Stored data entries
*-*-*

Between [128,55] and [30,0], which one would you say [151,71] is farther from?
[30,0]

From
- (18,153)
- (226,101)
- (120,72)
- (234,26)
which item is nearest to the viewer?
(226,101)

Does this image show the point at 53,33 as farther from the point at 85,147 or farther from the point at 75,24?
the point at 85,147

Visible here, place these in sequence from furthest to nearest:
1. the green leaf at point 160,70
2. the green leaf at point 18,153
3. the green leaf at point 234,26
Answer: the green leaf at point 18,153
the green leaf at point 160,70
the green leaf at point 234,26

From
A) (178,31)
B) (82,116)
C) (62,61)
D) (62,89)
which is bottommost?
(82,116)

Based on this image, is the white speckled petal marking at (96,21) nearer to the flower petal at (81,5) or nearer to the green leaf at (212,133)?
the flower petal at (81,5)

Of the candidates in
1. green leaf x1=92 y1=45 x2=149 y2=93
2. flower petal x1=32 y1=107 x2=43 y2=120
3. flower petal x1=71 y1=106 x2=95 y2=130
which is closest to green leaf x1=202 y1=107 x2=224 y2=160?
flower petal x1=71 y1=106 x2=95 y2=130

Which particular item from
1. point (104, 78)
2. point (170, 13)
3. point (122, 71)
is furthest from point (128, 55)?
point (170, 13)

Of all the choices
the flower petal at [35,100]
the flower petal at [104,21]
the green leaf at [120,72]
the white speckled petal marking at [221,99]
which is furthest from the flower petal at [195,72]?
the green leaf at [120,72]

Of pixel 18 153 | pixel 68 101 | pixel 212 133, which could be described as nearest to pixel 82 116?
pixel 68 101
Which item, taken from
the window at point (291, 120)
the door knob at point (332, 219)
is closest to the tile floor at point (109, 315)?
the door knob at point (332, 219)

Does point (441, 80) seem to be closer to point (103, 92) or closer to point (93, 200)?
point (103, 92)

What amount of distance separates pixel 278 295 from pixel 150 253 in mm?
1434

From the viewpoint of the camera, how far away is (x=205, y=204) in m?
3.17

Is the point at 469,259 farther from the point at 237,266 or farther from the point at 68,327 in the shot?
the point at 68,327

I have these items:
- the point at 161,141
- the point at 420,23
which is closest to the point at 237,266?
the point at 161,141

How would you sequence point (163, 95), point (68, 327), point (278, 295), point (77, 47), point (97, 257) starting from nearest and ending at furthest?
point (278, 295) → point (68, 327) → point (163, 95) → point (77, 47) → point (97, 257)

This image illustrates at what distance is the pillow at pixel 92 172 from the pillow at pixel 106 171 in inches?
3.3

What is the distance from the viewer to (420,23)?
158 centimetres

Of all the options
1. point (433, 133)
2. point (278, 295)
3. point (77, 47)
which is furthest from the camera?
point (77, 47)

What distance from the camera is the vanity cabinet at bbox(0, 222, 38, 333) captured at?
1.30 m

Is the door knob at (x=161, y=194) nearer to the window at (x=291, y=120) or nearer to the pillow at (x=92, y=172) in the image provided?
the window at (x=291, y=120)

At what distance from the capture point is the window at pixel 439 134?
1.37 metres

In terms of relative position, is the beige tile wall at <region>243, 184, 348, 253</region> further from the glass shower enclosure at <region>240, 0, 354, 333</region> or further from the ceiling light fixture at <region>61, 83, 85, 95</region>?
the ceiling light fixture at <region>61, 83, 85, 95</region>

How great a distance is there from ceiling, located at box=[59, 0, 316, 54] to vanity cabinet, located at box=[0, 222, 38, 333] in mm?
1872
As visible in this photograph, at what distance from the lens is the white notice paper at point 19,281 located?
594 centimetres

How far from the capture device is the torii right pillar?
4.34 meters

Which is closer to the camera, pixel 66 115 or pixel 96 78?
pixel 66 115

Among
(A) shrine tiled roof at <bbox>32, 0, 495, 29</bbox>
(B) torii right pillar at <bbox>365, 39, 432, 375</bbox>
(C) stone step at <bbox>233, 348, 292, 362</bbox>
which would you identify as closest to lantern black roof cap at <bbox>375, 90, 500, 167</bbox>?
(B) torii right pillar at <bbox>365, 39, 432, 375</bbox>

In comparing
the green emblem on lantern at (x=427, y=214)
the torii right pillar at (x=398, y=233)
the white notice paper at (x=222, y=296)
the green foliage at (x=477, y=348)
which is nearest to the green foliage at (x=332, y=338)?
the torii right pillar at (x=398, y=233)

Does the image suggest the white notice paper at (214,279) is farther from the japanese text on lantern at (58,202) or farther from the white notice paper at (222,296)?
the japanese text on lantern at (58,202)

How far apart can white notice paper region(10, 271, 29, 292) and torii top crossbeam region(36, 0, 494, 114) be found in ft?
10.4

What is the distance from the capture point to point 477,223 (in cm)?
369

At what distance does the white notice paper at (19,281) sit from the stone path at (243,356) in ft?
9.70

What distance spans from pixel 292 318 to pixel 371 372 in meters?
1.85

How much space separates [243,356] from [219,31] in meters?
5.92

*-*-*

Take the line with "Does the image" and all lines after it through the end of the records, and write them out exactly; include nothing else.

[Exercise solution]
Does the image suggest the white notice paper at (214,279) is farther from the japanese text on lantern at (58,202) or farther from the white notice paper at (222,296)?
the japanese text on lantern at (58,202)

How far apart can white notice paper region(10, 271, 29, 292) and torii top crossbeam region(36, 0, 494, 114) be found in ft?
10.4

What is the distance from the capture point to point 477,223 (in cm)?
369

At what distance does the white notice paper at (19,281) sit from the stone path at (243,356) in ft?
9.70

What distance spans from pixel 292 318 to pixel 371 372 in meters?
1.85

How much space separates [243,356] from [219,31] in meters?
5.92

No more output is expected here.